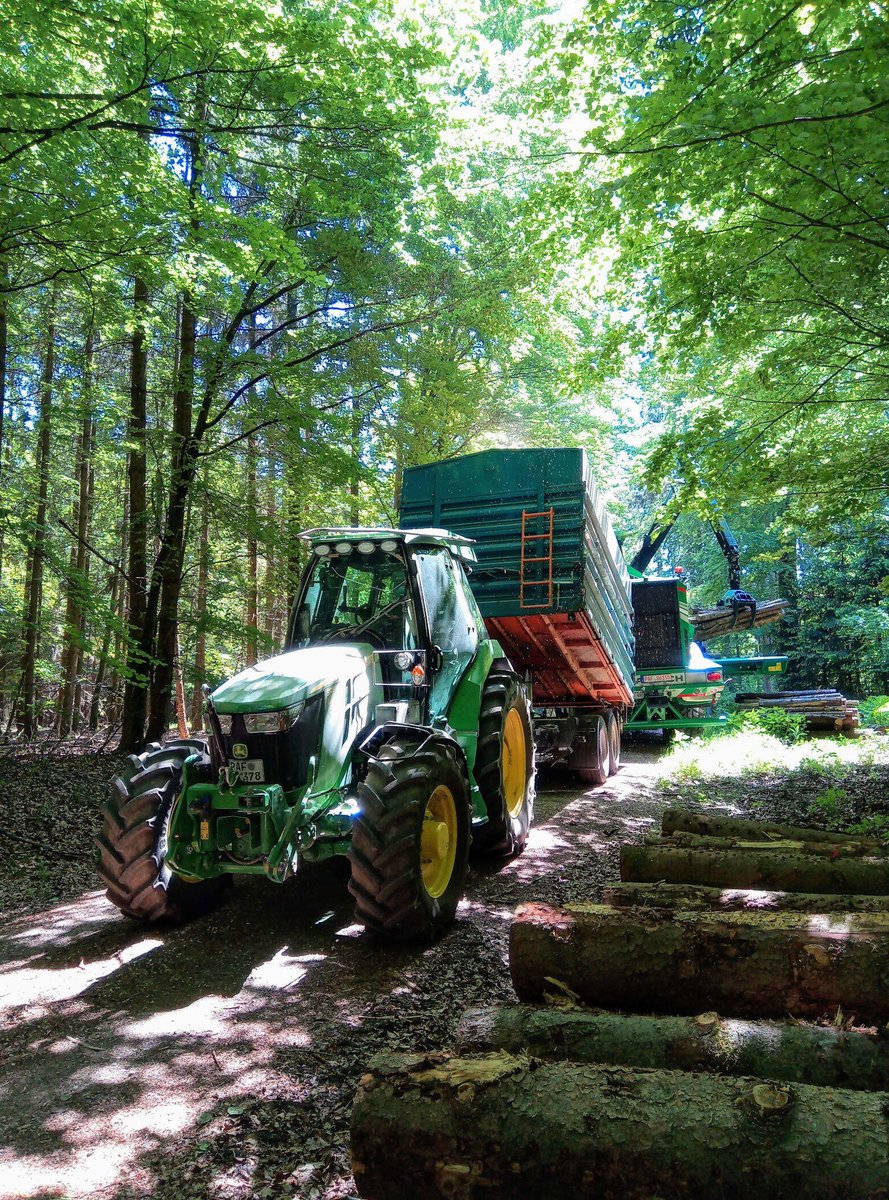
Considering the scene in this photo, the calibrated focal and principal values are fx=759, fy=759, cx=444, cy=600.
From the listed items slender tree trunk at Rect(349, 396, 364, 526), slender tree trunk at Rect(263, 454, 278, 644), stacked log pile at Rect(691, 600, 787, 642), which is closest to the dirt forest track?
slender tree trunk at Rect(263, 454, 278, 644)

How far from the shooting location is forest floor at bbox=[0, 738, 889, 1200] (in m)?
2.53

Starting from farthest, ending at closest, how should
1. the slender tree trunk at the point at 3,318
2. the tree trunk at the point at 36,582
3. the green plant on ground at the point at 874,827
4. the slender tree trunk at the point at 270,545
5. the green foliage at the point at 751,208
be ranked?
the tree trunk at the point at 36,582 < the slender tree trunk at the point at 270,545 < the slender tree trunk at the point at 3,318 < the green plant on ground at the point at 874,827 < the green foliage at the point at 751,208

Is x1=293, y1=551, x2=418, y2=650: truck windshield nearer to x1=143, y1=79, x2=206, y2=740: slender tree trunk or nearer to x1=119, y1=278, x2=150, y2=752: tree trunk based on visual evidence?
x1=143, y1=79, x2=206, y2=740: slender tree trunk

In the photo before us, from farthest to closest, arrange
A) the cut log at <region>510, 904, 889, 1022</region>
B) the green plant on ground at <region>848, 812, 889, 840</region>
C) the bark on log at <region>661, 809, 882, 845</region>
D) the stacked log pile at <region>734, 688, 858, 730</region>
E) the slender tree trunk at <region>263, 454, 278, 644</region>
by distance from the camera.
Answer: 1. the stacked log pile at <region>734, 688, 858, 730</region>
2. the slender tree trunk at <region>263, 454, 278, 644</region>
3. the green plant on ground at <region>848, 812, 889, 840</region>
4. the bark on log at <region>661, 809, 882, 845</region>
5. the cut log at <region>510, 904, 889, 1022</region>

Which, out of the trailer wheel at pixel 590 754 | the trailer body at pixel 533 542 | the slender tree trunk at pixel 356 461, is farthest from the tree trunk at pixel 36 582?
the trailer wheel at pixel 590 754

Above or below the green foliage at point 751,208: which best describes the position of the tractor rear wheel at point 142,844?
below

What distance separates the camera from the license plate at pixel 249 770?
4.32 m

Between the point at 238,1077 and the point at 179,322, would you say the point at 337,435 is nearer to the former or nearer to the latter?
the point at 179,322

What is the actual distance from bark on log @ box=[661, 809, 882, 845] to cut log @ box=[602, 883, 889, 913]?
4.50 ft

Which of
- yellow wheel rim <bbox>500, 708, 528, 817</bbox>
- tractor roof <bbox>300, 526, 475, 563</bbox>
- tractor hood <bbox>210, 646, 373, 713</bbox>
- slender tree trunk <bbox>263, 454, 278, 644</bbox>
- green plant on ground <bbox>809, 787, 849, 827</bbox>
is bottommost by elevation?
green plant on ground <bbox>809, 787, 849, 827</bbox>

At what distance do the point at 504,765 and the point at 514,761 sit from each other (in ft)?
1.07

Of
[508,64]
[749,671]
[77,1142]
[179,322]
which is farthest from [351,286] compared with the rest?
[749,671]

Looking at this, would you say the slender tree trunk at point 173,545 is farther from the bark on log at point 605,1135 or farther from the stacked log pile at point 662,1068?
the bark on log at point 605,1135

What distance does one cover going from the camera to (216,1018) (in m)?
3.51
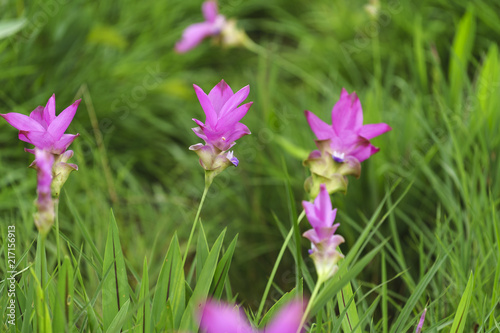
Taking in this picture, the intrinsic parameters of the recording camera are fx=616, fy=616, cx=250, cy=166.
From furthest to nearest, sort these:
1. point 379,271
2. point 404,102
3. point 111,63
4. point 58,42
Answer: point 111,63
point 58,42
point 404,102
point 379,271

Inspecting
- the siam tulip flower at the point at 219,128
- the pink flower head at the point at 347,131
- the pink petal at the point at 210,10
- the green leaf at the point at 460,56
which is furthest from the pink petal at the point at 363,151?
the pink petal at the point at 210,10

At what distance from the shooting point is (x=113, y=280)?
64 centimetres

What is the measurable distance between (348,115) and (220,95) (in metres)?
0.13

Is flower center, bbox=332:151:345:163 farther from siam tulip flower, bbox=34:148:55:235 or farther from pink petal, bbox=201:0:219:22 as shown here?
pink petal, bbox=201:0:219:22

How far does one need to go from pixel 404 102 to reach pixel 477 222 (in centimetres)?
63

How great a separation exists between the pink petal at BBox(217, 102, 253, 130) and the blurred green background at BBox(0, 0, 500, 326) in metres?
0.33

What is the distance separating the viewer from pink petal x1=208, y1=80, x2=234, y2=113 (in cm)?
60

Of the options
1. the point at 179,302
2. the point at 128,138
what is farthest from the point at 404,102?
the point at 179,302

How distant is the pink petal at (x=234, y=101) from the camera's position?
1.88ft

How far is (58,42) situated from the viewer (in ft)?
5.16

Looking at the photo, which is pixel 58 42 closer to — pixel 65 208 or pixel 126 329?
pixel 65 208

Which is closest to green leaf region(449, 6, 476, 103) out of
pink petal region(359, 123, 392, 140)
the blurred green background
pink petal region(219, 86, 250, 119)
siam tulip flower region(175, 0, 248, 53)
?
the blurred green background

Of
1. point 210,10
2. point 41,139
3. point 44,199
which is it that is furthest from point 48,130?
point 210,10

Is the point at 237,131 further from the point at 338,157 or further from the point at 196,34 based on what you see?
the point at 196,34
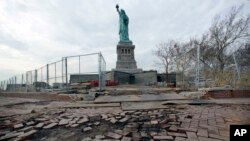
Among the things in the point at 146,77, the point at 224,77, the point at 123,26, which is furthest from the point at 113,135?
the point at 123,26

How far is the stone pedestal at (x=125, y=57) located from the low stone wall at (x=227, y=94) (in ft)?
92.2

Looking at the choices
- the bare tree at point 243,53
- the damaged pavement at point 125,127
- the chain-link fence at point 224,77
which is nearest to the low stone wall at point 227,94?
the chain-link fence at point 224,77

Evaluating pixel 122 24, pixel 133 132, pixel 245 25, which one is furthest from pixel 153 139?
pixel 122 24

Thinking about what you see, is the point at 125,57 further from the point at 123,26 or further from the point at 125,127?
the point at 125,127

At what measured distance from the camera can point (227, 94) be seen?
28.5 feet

---

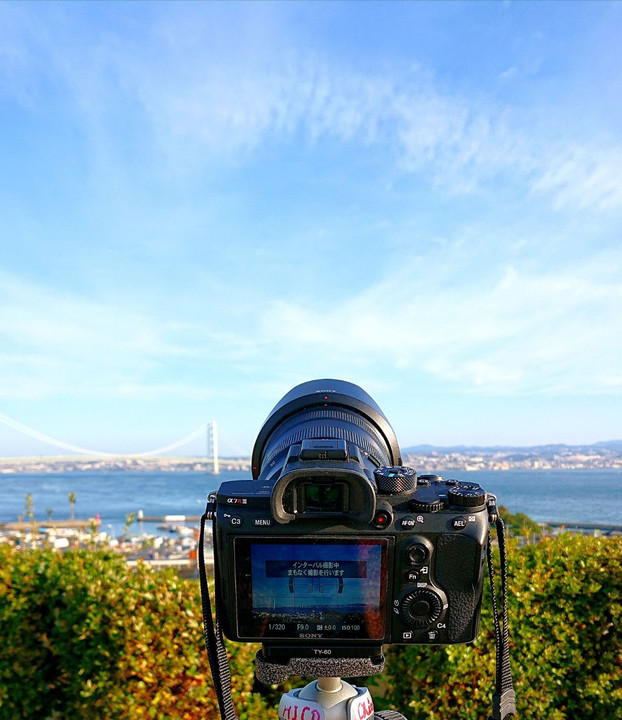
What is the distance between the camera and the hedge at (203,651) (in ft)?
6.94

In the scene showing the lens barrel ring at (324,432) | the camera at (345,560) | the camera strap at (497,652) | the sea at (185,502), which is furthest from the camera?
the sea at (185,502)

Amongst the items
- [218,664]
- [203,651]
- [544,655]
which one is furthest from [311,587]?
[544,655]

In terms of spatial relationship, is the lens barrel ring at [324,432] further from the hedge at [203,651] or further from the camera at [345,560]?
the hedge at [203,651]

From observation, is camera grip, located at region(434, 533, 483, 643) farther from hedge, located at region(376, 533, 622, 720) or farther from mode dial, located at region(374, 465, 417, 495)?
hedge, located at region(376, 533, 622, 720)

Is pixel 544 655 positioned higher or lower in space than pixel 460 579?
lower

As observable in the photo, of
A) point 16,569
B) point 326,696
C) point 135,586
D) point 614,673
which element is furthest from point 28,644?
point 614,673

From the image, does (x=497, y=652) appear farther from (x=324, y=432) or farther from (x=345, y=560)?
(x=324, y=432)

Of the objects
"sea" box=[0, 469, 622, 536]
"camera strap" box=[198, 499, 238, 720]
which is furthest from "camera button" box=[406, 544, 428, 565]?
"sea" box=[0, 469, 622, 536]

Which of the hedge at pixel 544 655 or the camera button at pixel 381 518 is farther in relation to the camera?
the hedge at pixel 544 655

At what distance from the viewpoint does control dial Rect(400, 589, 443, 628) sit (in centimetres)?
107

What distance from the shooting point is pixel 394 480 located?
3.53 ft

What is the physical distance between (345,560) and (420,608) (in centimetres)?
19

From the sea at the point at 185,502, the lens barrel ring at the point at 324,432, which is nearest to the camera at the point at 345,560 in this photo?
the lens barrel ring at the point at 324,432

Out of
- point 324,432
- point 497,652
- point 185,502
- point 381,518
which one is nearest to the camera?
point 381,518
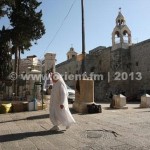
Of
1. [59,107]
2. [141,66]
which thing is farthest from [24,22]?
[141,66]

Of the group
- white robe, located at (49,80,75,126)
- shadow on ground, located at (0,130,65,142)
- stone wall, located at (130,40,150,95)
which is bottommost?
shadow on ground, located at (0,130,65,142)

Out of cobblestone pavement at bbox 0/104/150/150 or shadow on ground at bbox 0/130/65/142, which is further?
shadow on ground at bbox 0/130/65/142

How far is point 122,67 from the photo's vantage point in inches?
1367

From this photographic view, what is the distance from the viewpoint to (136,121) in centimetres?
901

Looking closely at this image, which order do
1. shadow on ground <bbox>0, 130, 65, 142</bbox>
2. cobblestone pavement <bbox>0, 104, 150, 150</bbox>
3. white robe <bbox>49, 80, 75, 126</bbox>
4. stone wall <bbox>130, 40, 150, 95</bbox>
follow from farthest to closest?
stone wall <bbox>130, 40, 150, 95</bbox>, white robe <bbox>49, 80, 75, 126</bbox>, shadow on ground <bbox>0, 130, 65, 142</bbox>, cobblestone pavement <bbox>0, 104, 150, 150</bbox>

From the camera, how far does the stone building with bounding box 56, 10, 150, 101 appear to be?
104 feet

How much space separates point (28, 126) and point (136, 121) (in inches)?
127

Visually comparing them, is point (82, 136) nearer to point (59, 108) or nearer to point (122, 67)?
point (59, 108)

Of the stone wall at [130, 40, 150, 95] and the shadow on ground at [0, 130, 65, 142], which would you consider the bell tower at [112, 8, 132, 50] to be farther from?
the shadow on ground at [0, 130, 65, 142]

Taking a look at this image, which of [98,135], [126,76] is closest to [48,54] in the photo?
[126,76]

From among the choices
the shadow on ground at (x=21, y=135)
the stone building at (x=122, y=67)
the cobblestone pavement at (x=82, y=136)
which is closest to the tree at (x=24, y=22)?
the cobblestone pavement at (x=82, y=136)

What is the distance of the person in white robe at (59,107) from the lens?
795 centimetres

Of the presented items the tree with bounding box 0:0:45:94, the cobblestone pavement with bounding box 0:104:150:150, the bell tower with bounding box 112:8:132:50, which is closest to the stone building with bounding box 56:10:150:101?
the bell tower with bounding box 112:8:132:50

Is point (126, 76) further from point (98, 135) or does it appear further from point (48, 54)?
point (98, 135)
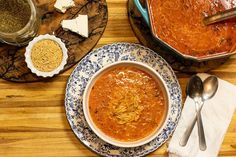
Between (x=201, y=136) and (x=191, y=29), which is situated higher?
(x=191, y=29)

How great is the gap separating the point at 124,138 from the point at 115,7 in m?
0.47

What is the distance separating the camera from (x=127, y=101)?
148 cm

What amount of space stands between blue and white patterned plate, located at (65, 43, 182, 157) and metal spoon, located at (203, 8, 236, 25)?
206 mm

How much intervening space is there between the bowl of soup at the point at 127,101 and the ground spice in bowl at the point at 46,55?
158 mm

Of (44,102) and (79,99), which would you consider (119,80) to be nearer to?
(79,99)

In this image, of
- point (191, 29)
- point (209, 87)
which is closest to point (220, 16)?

» **Task brief**
Copy the lines starting with the line that contains "Considering the scene" and going on through the line that contains "5. the cut log", swapping "dirt forest track" for "muddy forest road" and changing nothing else.

» **Answer to the problem**
Considering the scene in this photo, the calibrated focal and principal values are fx=759, fy=759, cx=444, cy=600.
From the listed items slender tree trunk at Rect(349, 396, 364, 526), slender tree trunk at Rect(263, 454, 278, 644), stacked log pile at Rect(691, 600, 787, 642), which is closest to the muddy forest road?
slender tree trunk at Rect(263, 454, 278, 644)

How far from the shooting location is forest floor at bbox=[0, 738, 889, 1200] (in m)?
2.53

Starting from farthest, ending at closest, how should
1. the slender tree trunk at the point at 3,318
2. the tree trunk at the point at 36,582
3. the green plant on ground at the point at 874,827
4. the slender tree trunk at the point at 270,545
5. the green foliage at the point at 751,208
be ranked?
the tree trunk at the point at 36,582 < the slender tree trunk at the point at 270,545 < the slender tree trunk at the point at 3,318 < the green plant on ground at the point at 874,827 < the green foliage at the point at 751,208

Is x1=293, y1=551, x2=418, y2=650: truck windshield nearer to x1=143, y1=79, x2=206, y2=740: slender tree trunk or nearer to x1=119, y1=278, x2=150, y2=752: tree trunk based on visual evidence?
x1=143, y1=79, x2=206, y2=740: slender tree trunk

In the photo before us, from farthest to closest, arrange
A) the cut log at <region>510, 904, 889, 1022</region>
B) the green plant on ground at <region>848, 812, 889, 840</region>
C) the bark on log at <region>661, 809, 882, 845</region>
D) the stacked log pile at <region>734, 688, 858, 730</region>
E) the slender tree trunk at <region>263, 454, 278, 644</region>
by distance from the camera.
Answer: 1. the stacked log pile at <region>734, 688, 858, 730</region>
2. the slender tree trunk at <region>263, 454, 278, 644</region>
3. the green plant on ground at <region>848, 812, 889, 840</region>
4. the bark on log at <region>661, 809, 882, 845</region>
5. the cut log at <region>510, 904, 889, 1022</region>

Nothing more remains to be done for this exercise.